Não vão calar os professores
Tramita na Câmara de Vereadores
de Joinville e em diversos locais do país um projeto de lei que visa proibir a
liberdade de expressão nas escolas. Ele determina que todo professor deve
abster-se de introduzir, em disciplina ou atividade obrigatória, conteúdos que
possam estar em conflito com as convicções morais, religiosas ou ideológicas
dos estudantes ou de suas famílias. Temas como política, gênero e religião não
poderão ser discutidos em sala de aula.
A apresentação de tal projeto
está sendo impulsionada pela organização não governamental (ONG) Escola Sem
Partido. Em Alagoas uma lei neste sentido já foi aprovada e, em Cuiabá, sua
tramitação está avançada. Em Joinville, a proposta tem o número 221/2014 e foi
apresentada pela vereadora Pastora Leia. Ela recebeu parecer favorável da
Comissão de Legislação e estará em discussão na próxima reunião da Comissão de
Educação, que acontece dia 7 de junho, às 16 horas, na Câmara de Vereadores.

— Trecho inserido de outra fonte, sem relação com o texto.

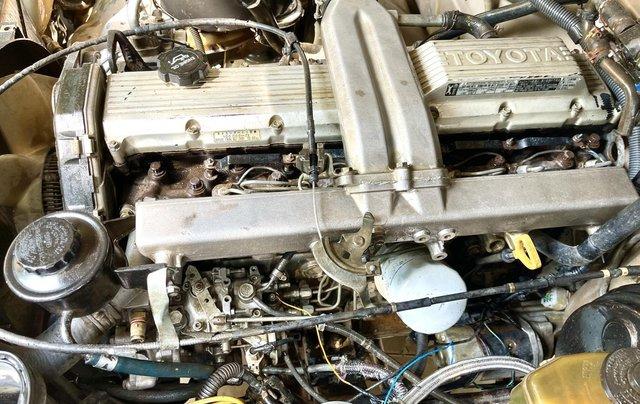 Bán Toyota Land Cruiser năm sản xuất 1993, màu bạc, nhập khẩu nguyên chiếc số sàn giá cạnh tranh9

Por trás do conceito etéreo de
imparcialidade, esta proposta inviabiliza a socialização do conhecimento em
várias áreas, cerceia a atividade sindical e o movimento estudantil. Sua função
no atual momento político é calar vozes e apagar a história, impedindo a
discussão sobre qualquer assunto que possa levar os jovens a refletirem e
exigirem mudanças sociais. A aprovação dessa lei seria um retrocesso de
centenas de anos.
A campanha “Contra a Lei da
Mordaça” está sendo desenvolvida por sindicatos, entidades estudantis e do
movimento social não só de Joinville, mas de todo o país. Aqui, pedimos a
realização de uma audiência pública para debater o assunto.
Um pouco de história
O sistema educacional brasileiro
é o que restou da educação francesa. Em 1881 e 1882 a Assembleia Nacional desse
país aprovava leis que iriam dar fundamento a grande parte dos sistemas
educacionais republicanos pelo mundo. Esse sistema estava fundamentado em três
pilares: gratuidade, obrigatoriedade e laicidade. Esses padrões foram conquistas
da conscientização dos franceses, adquirida com a Comuna de Paris (1871),
primeiro governo dos trabalhadores na história.
O Brasil, de forma muito
atrasada, também registrou esses três pilares na recente democratização do
país, na Constituição de 1988. No artigo 206, foi ressaltada a “liberdade de
aprender, ensinar e pesquisar”. Porém, antes mesmo de se solidificar, a
história do Brasil já sofreu duros golpes. Entre o final do século 20 e a
primeira década do século 21, a educação pública passou a ser sucateada e
precarizada, aumentando o ensino particular e o lucro dos empresários do setor.
“Imparcialidade”
Os projetos que tramitam nas
Câmaras Municipais, Assembleias Estaduais e Congresso Nacional têm como base a
censura. Seus textos variam e utilizam frases como: “o professor deve ser
imparcial”, “o professor não pode discutir religião” e “o professor não pode
ter tendência partidária”.
Vejamos alguns exemplos do que
significa “imparcialidade” com o conhecimento e o que os professores teriam que
evitar dizer:
- Que a
ditadura militar no Brasil foi orquestrada pelo imperialismo
norte-americano e matou milhares de jovens e trabalhadores.
- Que na
Idade Média quem lia e discordava dos algozes era queimado em praça
pública pela Igreja e pela coroa.
- Que a
escravidão já foi lei e que o Brasil foi o último país a acabar com essa
barbárie.
- Que o
Nazismo foi um dos maiores massacres que a humanidade já viu.
- Que
Darwin existiu.
- Que os
jovens e trabalhadores têm força para derrubar o Congresso Nacional.
- Que os
maiores avanços de nossos direitos vêm de grandes revoluções.
- Que o
direito de escolha sexual e religiosa é privado e não diz respeito aos
governantes.
A ONG Escola Sem Partido possui,
sim, uma ideologia e um lado. Ela tenta impedir que os professores socializem o conhecimento acumulado
pela humanidade e a formação de uma geração com capacidade crítica. Proibir a
livre discussão é retroceder à Idade Média, à inquisição. A UJES defende uma escola
pública, gratuita e laica, onde professores e estudantes tenham liberdade de
expressão e direito à divergência.
Todos os professores, estudantes
e pais estão convocados a engajarem-se na luta por uma escola livre, onde haja
busca permanente pelo conhecimento, onde nenhuma pessoa seja discriminada por
sua opção ideológica, religiosa ou sexual. Uma escola em se possa divergir,
aprender com os demais e com a história, defender nossos direitos e lutar por
um mundo mais justo.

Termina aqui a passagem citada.